─── EXERCISE TEXT ───

10.2.4 Simple date and time functions

Now the good news: If you’re into satisficing and only want to query dates and time existing in R (rather than computing with them), here’s all you need:

The ds4psy package provides an opinionated collection of functions that probably cover 95% of all use cases. To avoid conflicts with base R and other packages — which already provide functions named date, time, today, and now — these functions all start with cur_ (for “current”). They then follow a simple heuristic: What is it that we usually want to hear as x when asking “What x is it today?” or “What x is it right now?”

  1. In my world, about 90% of all use cases are covered by 2 functions that ask for the current date or time:
  • cur_date(): in 2 different orders (optional sep)
  • cur_time(): with or without seconds (optional sep)
  1. About 5% more of all use cases are covered by 4 additional functions that ask what_ questions about the position of some temporal unit in some larger continuum of time:
  • what_day(): as name (weekday, abbr or full), or as number (in units of week, month, or year; as char or as integer)
  • what_week(): only as number (in units of month, or year; as char or as integer)
  • what_month(): as name (abbr or full) or as number (as char or as integer)

───

**USING THE INFORMATION**
A - Swap "Kitchen" for "Bathroom" in the five rows below, and keep everything else in them unchanged. Leave the pictures out of your answer.
B - Carry the passage on simple date and time functions in R forward from its last line.

─── SOURCE MATERIAL ───

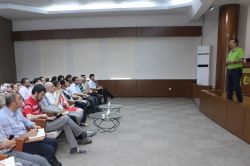 ÇÜ’de ‘İş Sağlığı Ve Güvenliği’ eğitimi verildi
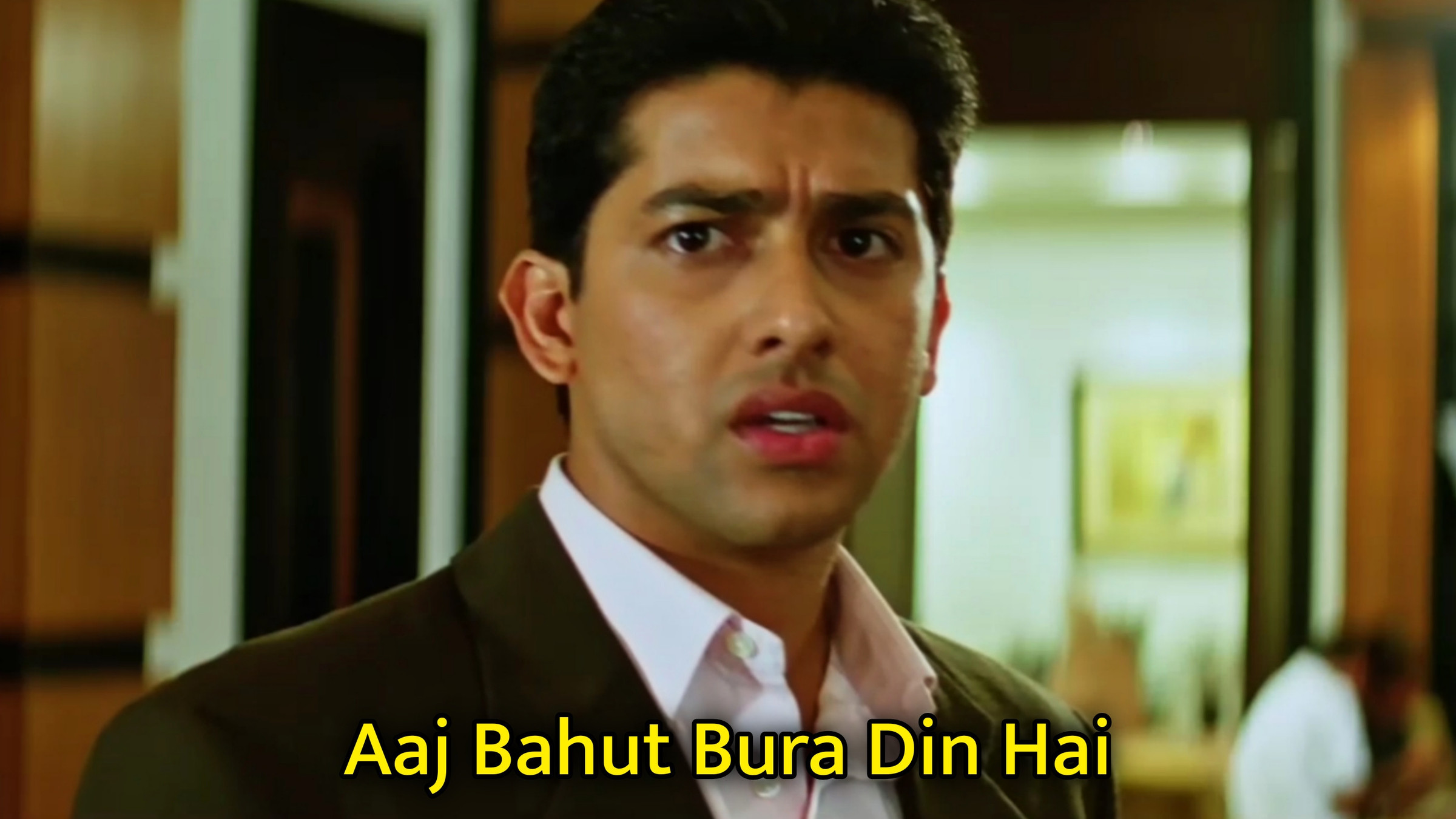 Aaj Bahut Bura Din Hai Meme Template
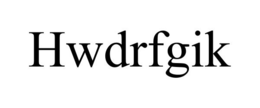 HWDRFGIK trademark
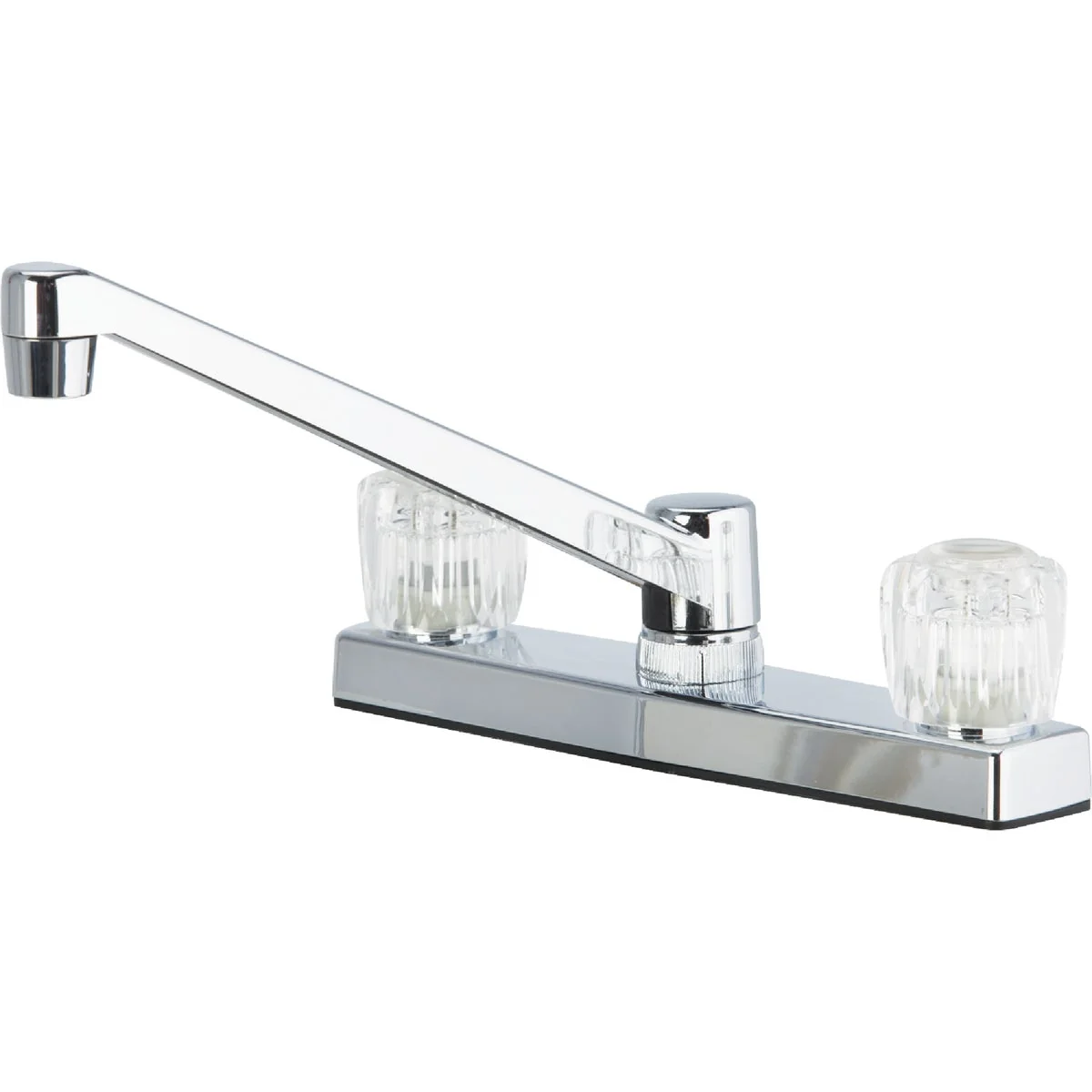 Minimalist Home Impressions Dual Handle Nonmetallic Knob Kitchen Faucet Chrome Elegant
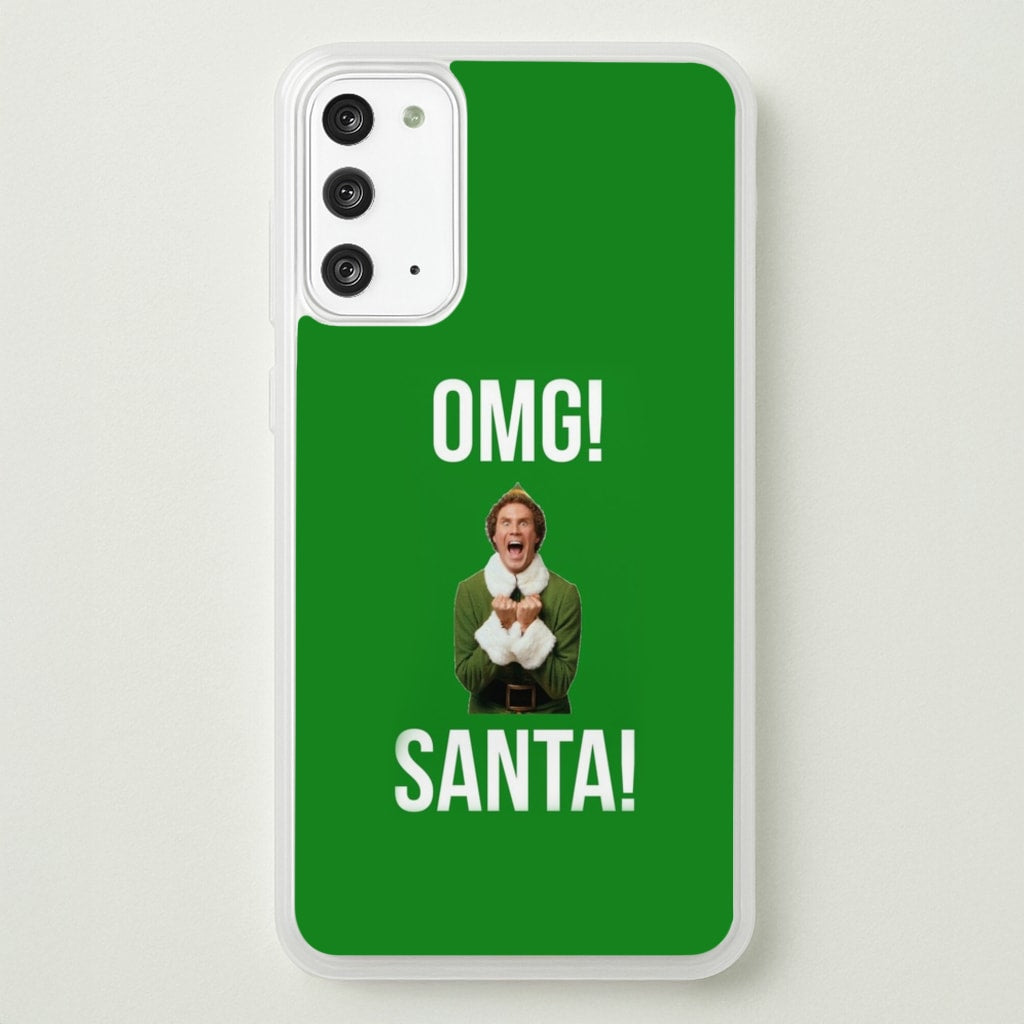 OMG SANTA! - Elf - Christmas Phone Case for Galaxy Note 20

───

**RESPONSES PER TASK**
A -
 ÇÜ’de ‘İş Sağlığı Ve Güvenliği’ eğitimi verildi
 Aaj Bahut Bura Din Hai Meme Template
 HWDRFGIK trademark
 Minimalist Home Impressions Dual Handle Nonmetallic Knob Bathroom Faucet Chrome Elegant
 OMG SANTA! - Elf - Christmas Phone Case for Galaxy Note 20

B -
  • what_year(): only as number (abbr or full, as char or as integer)

All of these take some “point in time” time as input, which defaults to now (i.e., Sys.time()) but can also be a vector of other time points.

  1. For the remaining 5% of use cases, we need to know (some of) the details above (in Section 10.2.1) or the lubridate package.

Note: At this point, calculations with time differences are not supported by the ds4psy package. However, you can calculate with R’s elementary time classes and then convert the result into more convenient formats.

References

Spinu, V., Grolemund, G., & Wickham, H. (2018). lubridate: Make dealing with dates a little easier. Retrieved from https://CRAN.R-project.org/package=lubridate


  1. Note that this list is already partial — check out ?strftime for the full version.